Ist ein Fetus im frühen Schwangerschaftsstadium dem Röteln-Virus ausgesetzt, entstehen vor allem bei der Organentwicklung Schäden. Die häufigsten Defekte betreffen die Augen (Katarakt), das Herz (offener Ductus arteriosus) und die Ohren (Innenohrtaubheit). Dies in Kombination wird von Medizinern auch als Gregg´sche Trias bezeichnet. Weitere mögliche Symptome sind Hauteinblutungen, die durch einen Mangel an Blutplättchen entstehen (thrombozytopenische Purpura), ein geringes Geburtsgewicht, eine Leber- und Milzvergrößerung (Hepatosplenomegalie) oder eine Entzündung von Leber (Hepatitis), Gehirn (Enzephalitis) oder Herzmuskel (Myokarditis). Auch eine Fehlbildung des Kopfes, bei welcher der Schädel verglichen mit dem Normalzustand zu klein ist (Mikrozephalie), kann auftreten. Außerdem besteht bei einer erstmaligen Rötelninfektion im 1.-4. Schwangerschaftsmonat das Risiko einer Fehl- oder Frühgeburt. Insgesamt liegt die Sterblichkeitsrate eines infizierten Fetus, auch Letalität genannt, bei 15-20%.2

Diagnostik:

Die reine klinische Diagnose ist relativ unzuverlässig. Zusätzlich sollte bei jedem Rötelnverdacht immer eine Labordiagnostik mittels Rachenabstrich, Urinprobe und/oder Serumprobe veranlasst werden.2

 

1.5 Therapie

Infiziert sich eine Person nach der Geburt mit Röteln (postnatal), ist eine weiterführende Behandlung in der Regel nicht erforderlich und erfolgt nur symptomatisch. Das bedeutet, dass nur die Krankheitsanzeichen (Symptome) behandelt werden. Dazu gehören zum Beispiel körperliche Schonung, Fiebersenkung und Schmerzbehandlung.2

In besonderen Fällen können Rötelnimmunglobuline (Rötelnantikörper) bis 7 Tage nach dem Kontaktzeitpunkt mit dem Virus, auch Exposition genannt, verabreicht werden. Dieser Sonderfall betrifft besonders ungeimpfte Schwangere, die sich mit Röteln infiziert haben oder Kontakt mit einer infizierten Person hatten.
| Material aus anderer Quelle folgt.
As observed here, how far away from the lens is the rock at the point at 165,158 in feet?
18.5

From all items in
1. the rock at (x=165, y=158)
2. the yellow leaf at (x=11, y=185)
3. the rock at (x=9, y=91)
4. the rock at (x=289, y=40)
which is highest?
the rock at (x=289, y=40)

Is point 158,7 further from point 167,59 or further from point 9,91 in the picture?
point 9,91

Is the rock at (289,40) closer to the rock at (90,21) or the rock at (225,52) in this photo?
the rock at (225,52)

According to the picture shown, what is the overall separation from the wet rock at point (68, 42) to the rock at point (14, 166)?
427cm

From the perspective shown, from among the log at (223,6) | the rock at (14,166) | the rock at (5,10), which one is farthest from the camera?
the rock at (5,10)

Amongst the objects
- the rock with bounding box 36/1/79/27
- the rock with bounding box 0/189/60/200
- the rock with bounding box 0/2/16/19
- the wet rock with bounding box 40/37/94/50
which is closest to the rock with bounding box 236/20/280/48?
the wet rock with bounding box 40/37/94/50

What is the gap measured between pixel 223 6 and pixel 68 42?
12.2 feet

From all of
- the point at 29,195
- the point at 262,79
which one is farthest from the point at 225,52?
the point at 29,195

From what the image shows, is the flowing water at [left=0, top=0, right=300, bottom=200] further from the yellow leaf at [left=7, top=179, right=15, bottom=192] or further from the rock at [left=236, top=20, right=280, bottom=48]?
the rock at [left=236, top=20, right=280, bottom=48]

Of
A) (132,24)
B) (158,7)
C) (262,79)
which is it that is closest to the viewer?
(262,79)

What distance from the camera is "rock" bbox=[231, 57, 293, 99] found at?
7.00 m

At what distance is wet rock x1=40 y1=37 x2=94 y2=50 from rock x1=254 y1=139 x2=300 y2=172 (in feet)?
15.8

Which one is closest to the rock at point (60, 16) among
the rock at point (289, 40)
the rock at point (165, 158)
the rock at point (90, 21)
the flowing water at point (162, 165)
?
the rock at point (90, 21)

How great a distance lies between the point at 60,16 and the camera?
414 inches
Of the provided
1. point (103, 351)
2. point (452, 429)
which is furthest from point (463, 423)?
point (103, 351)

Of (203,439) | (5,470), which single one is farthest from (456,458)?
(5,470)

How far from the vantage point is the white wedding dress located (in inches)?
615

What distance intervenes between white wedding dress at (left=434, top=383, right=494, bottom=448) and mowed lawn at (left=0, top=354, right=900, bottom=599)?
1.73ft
Durch die Antikörper, auch die Immunglobluline genannt, können die klinischen Symptome abgeschwächt und die Virusausscheidung gesenkt werden. Eine Infektion des Fetus und das damit verbundene Risiko einer Rötelnembryofetopathie kann man jedoch nicht sicher verhindern.2

Personen mit einer konnatalen Rötelninfektion benötigen eine umfassende Betreuung durch verschiedene Fachbereiche (u.a. Pädiatrie, Kardiologie, Herzchirurgie, HNO, Augenheilkunde).4

 

1.6 Spätfolgen einer Infektion

Welche Spätfolgen auftreten können, hängt unter anderem damit zusammen, welche Komplikationen im Krankheitsverlauf auftreten. Tritt während der Erkrankung beispielsweise ein Mangel an Blutplättchen auf, empfiehlt es sich, zusätzlich zu den allgemeinen Vorsorgeuntersuchen, diesen Wert auch weiterhin regelmäßig von Arzt oder Ärztin überprüfen zu lassen. Eine Auflistung der möglichen Komplikationen findet sich unter Punkt 1.4 im Abschnitt Komplikationen. Übrigens: Die häufigsten Spätfolgen einer CRS sind Taubheit, Sehstörungen, Herzprobleme und geistige Retardierung.3

 

2. Der Impfstoff

Die Röteln-Impfung stellt immer eine Kombinationsimpfung dar. Das heißt, dass die Röten-Impfung auch vor anderen Krankheiten wie Mumps oder Masern schützt.  

Zusatzwissen: Welche Impfungen gibt es gegen Röteln?

Genau genommen gibt es sogar verschiedene Impfstoffe für die Röteln-Impfung. Für die Kombinationsimpfung von Masern Mumps und Röteln, kurz MMR genannt, verwendet man die Lebendimpfstoffe M-M-RVAXPRO oder Priorix. 

Eine weitere Kombinationsimpfung schützt zusätzlich vor Windpocken. Weil Windpocken in der Medizin Varizellen genannt werden, lautet die Abkürzung MMRV (Masern Mumps Röteln Varizellen). Für diese Impfung verwendet man die Lebendimpfstoffe Priorix-Tetra oder ProQuad. 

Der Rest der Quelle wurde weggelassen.